▸ Your goal
Reproduce the passage from the newsletter text word for word. Begin at the words "Following a brief" and stop after the words "the next edition!".

▸ Article

-- -- --

4th Issue; July 2003, edited by Dahlia Moore

1st Issue; June 2001, edited by Ron Cohen
2nd Issue; November 2001, edited by Ron Cohen
3rd Issue; February 2003, edited by Dahlia Moore


     Contents


    Editor’s Column


    Dear Friends.

    Following a brief note from the president, Faye Crosby, The June edition is divided into three segments.

    The first is devoted to “Utopia Bound” A paper by Louise H. Kidder of Temple University. We hope to begin a debate/discussion and will be happy to include your comments, suggestions and replies in the next issue of the newsletter.

    The second segment provides information about relevant and recent books and publications. The list was prepared by Ron Cohen. If you come across interesting books that are not on the list – please share the knowledge with us. We can also add a section for recently published articles – so send me your references for the next edition!

-- -- --

▸ Supplied information
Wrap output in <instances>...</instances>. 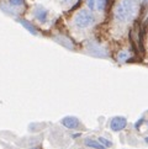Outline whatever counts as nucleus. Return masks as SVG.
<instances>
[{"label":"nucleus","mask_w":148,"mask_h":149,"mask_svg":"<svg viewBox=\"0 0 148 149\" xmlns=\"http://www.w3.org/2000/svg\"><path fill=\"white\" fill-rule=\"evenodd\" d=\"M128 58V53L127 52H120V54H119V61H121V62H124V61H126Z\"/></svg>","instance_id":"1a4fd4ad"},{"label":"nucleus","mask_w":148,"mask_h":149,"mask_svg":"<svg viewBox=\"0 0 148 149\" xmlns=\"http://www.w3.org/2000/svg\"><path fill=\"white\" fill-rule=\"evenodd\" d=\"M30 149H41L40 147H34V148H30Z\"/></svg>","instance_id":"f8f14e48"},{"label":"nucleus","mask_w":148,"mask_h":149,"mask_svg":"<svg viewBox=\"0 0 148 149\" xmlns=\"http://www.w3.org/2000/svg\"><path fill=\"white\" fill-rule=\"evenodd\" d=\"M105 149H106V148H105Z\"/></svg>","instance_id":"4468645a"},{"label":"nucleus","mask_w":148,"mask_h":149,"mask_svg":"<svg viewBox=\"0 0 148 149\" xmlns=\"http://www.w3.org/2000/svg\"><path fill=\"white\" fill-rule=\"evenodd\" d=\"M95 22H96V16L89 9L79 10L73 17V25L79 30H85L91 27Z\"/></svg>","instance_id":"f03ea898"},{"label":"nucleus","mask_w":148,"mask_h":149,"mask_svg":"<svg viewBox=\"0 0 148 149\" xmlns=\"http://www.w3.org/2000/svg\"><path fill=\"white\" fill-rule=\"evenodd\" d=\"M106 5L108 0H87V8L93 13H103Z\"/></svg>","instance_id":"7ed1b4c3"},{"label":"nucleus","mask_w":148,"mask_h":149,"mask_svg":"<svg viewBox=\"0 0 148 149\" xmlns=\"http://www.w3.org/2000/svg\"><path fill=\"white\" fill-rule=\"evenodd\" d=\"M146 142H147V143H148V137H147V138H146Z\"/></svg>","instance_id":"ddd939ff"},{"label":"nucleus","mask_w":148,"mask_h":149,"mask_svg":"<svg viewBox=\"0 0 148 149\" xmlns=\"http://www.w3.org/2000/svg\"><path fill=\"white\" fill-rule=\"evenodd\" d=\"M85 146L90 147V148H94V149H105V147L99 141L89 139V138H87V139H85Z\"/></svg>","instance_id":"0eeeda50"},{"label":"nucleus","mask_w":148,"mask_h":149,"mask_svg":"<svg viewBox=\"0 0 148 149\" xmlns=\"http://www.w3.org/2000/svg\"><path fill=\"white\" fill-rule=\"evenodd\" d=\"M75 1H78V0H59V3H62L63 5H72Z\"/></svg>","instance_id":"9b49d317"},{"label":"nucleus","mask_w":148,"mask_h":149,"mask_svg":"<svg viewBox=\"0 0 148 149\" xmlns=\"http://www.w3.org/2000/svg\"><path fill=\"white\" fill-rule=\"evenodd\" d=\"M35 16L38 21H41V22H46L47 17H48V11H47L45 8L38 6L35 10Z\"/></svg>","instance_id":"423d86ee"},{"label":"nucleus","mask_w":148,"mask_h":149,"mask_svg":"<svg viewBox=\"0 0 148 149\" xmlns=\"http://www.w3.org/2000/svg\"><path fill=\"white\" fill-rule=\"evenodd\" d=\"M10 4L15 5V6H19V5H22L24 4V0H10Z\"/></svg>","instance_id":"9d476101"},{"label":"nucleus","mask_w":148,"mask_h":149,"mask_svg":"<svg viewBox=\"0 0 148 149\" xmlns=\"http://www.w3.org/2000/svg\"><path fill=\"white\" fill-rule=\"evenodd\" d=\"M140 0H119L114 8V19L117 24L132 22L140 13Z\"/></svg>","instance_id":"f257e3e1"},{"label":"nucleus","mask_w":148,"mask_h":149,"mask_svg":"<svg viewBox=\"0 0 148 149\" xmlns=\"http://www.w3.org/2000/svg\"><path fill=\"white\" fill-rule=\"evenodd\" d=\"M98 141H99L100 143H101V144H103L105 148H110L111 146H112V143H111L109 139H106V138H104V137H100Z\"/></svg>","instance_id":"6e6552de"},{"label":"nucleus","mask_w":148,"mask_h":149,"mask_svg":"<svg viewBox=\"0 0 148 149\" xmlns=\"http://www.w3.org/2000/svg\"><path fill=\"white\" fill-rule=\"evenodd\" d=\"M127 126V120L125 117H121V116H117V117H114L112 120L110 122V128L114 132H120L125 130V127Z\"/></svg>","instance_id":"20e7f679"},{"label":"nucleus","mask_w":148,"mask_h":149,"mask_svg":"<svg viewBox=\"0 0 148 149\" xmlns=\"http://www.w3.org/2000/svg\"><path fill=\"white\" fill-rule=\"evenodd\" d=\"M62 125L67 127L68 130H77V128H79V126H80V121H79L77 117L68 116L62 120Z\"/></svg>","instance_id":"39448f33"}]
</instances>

-- -- --

▸ Written solution
Following a brief note from the president, Faye Crosby, The June edition is divided into three segments.

    The first is devoted to “Utopia Bound” A paper by Louise H. Kidder of Temple University. We hope to begin a debate/discussion and will be happy to include your comments, suggestions and replies in the next issue of the newsletter.

    The second segment provides information about relevant and recent books and publications. The list was prepared by Ron Cohen. If you come across interesting books that are not on the list – please share the knowledge with us. We can also add a section for recently published articles – so send me your references for the next edition!